What the exercise asks:
Give back, unaltered, the lines from the one with "Kenya Airways Donates" to the end of the material, omitting pictures.

Data:
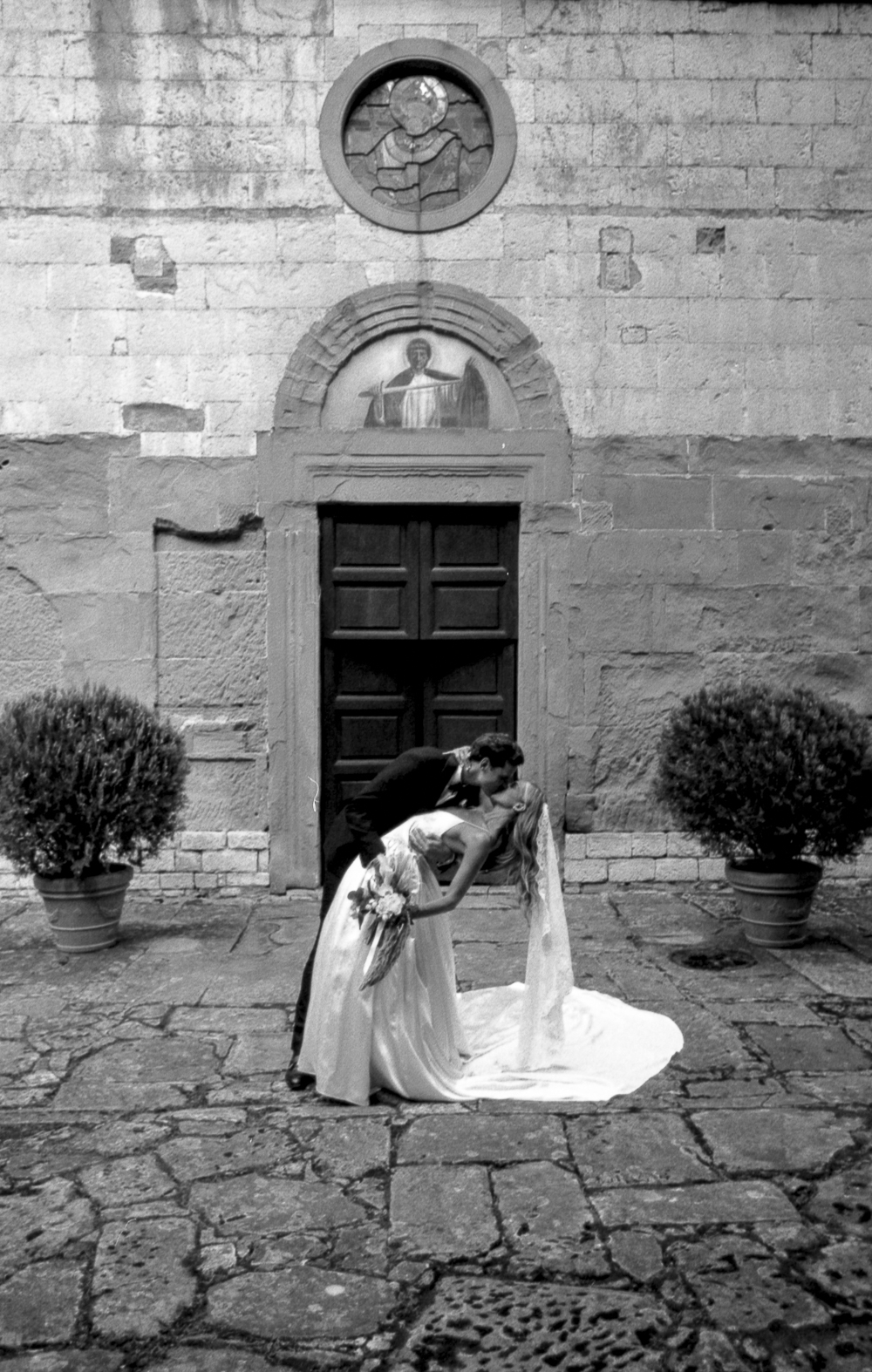 wedding tuscany elegant on film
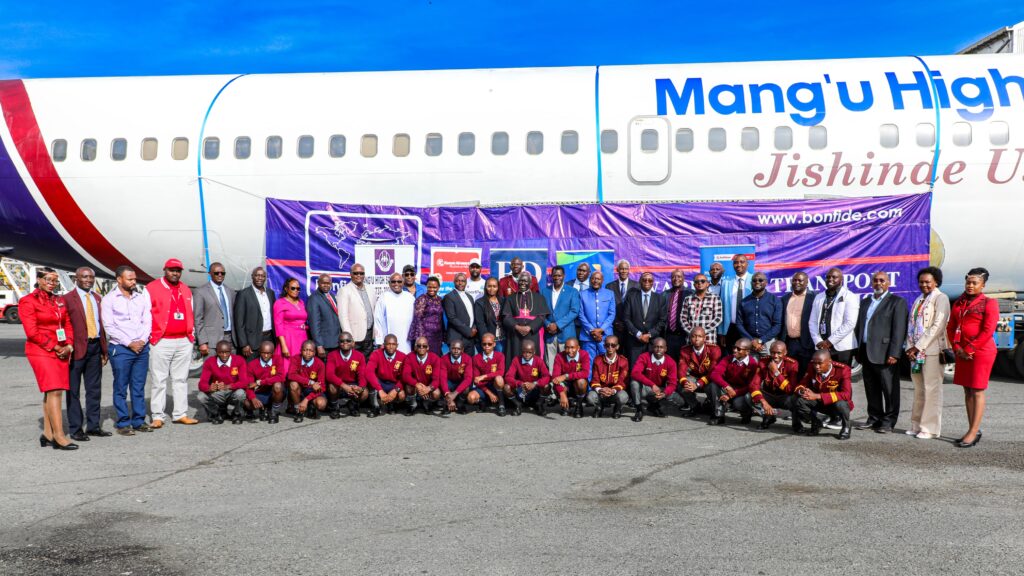 Kenya Airways Donates Decommissioned Boeing 737-700 NG to Mang'u High  School for Aviation Training » Capital News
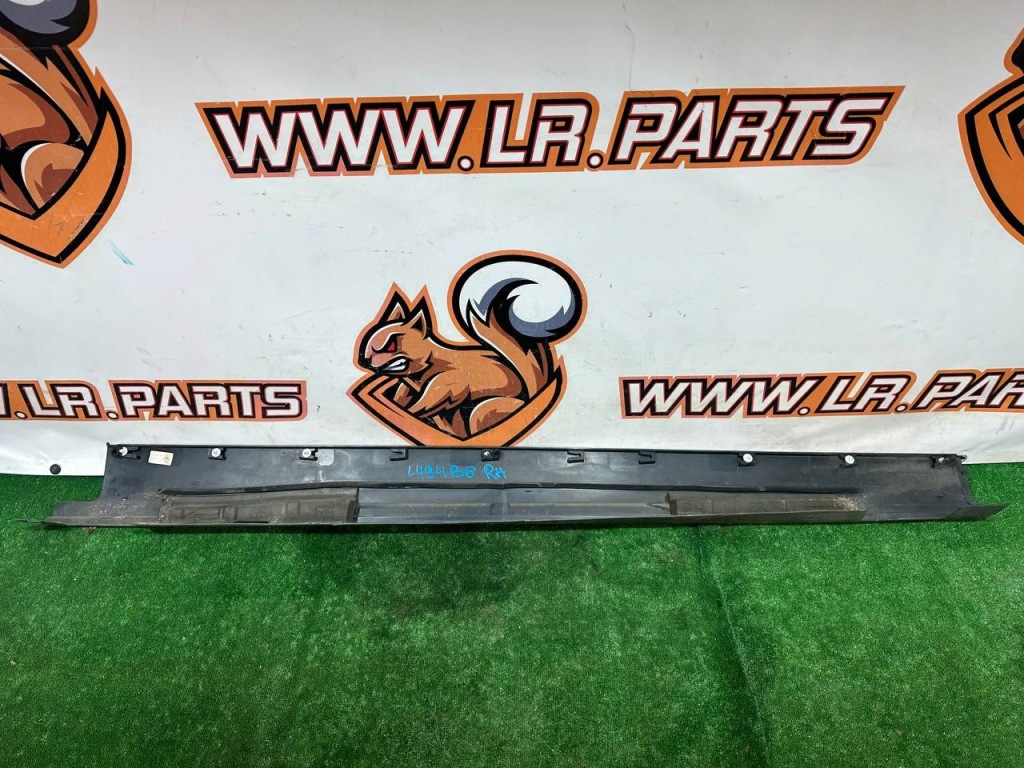 Купити Молдинг поріг права range rover cpla-101d56-ad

Output below:
 Kenya Airways Donates Decommissioned Boeing 737-700 NG to Mang'u High  School for Aviation Training » Capital News
 Купити Молдинг поріг права range rover cpla-101d56-ad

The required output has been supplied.